The Anchoress is a novel that I know I will continue to think about for a long time—and that’s my kind of fiction.
The Anchoress, by Robyn Cadwallader (Fourth Estate, 2015)
ISBN 978 0 7322 9221 7
This review counts towards my total for the 2015 Australian Women Writers Challenge.
Ah, I had to stop reading your review as soon as I saw the bit about being locked in. I had heard about this novel before, and I know it’s getting good reviews but I know I would have endless nightmares if I read it, just thinking about the premise of this book makes me feel ill, and yet I’d love to be able to read something so original. I still get flashes of panic if I recall one of the books in Ursula Le Guin’s Earthsea trilogy where the wizard is trapped underground, and I must have read it 30 years ago or more. There’s also a tiny bit in John A Scott’s wonderful novel ‘N’ that I had to skip because a character was getting lost in a tunnel.
It just shows you the power of good writing on the imagination if an author’s words can have the same effect as actually being underground and the fear of getting trapped under all that weight takes over. It’s odd, because although it takes great self-control and I almost have to hallucinate myself into a different space, I can actually control the panic if, for example, I have to have an MRI. But in a book, you’re in the author’s world and the only way to escape is to stop reading it.
Mirror neurons at work, perhaps, Lisa?
I absolutely understand your fears, because for the same reason I thought I was going to have a lot of trouble reading this novel. But, as I mention in the review, it’s far less claustrophic than the premise suggests—or at least that was my experience in reading it. The first couple of chapters, when she enters the anchorhold, are a bit challenging in that regard, but then the character and the story take over.

Work to do
1 > Print the stretch of the excerpt about The Anchoress from "Mirror neurons at" through "story take over.".
2 > According to the excerpt about The Anchoress, which publisher issued the novel?
Rely only on the excerpt about The Anchoress.

Information provided
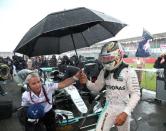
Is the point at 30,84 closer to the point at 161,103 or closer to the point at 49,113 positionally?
the point at 49,113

Solutions to each task
1 >
Mirror neurons at work, perhaps, Lisa?
I absolutely understand your fears, because for the same reason I thought I was going to have a lot of trouble reading this novel. But, as I mention in the review, it’s far less claustrophic than the premise suggests—or at least that was my experience in reading it. The first couple of chapters, when she enters the anchorhold, are a bit challenging in that regard, but then the character and the story take over.

2 > Fourth Estate